---- Record set

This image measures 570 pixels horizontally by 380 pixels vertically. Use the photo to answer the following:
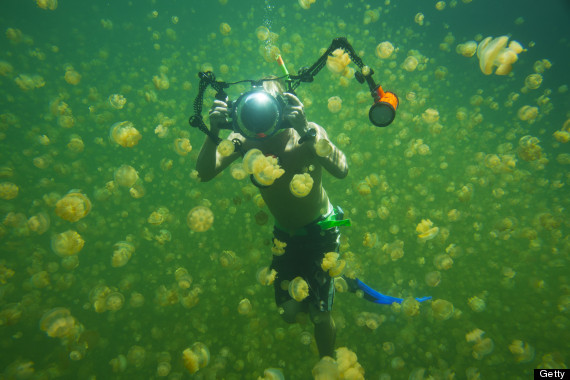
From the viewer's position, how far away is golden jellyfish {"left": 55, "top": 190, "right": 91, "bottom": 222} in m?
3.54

--------
---- Record set

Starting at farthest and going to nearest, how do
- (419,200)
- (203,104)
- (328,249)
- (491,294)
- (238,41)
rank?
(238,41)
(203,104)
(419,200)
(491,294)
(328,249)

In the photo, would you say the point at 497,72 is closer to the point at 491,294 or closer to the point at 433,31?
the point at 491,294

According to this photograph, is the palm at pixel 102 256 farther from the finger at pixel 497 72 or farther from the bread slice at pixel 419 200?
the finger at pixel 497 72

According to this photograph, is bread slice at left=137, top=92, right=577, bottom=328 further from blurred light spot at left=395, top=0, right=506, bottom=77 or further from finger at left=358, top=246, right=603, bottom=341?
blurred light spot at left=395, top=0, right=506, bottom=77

--------
---- Record set

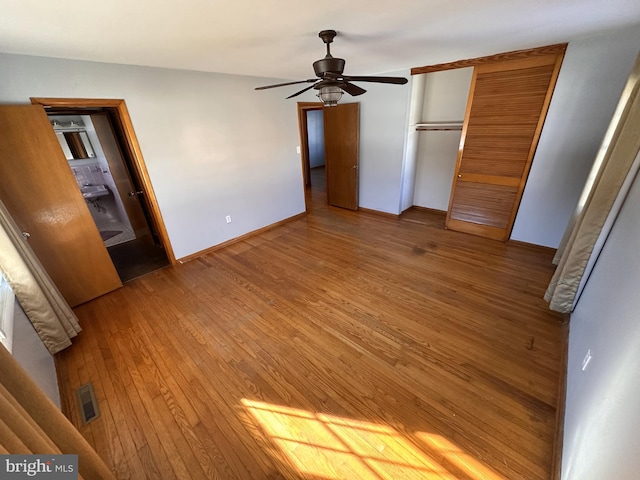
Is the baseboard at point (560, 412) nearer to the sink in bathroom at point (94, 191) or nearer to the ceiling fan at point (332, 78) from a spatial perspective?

--------

### Do this
Pick out every line in the entries above that contains the word "bread", and copy each one in full.

### Answer to the task
According to this photograph, is the palm at pixel 102 256 farther from the finger at pixel 497 72 or farther from the bread slice at pixel 419 200?
According to this photograph, is bread slice at left=137, top=92, right=577, bottom=328 further from blurred light spot at left=395, top=0, right=506, bottom=77 or further from finger at left=358, top=246, right=603, bottom=341?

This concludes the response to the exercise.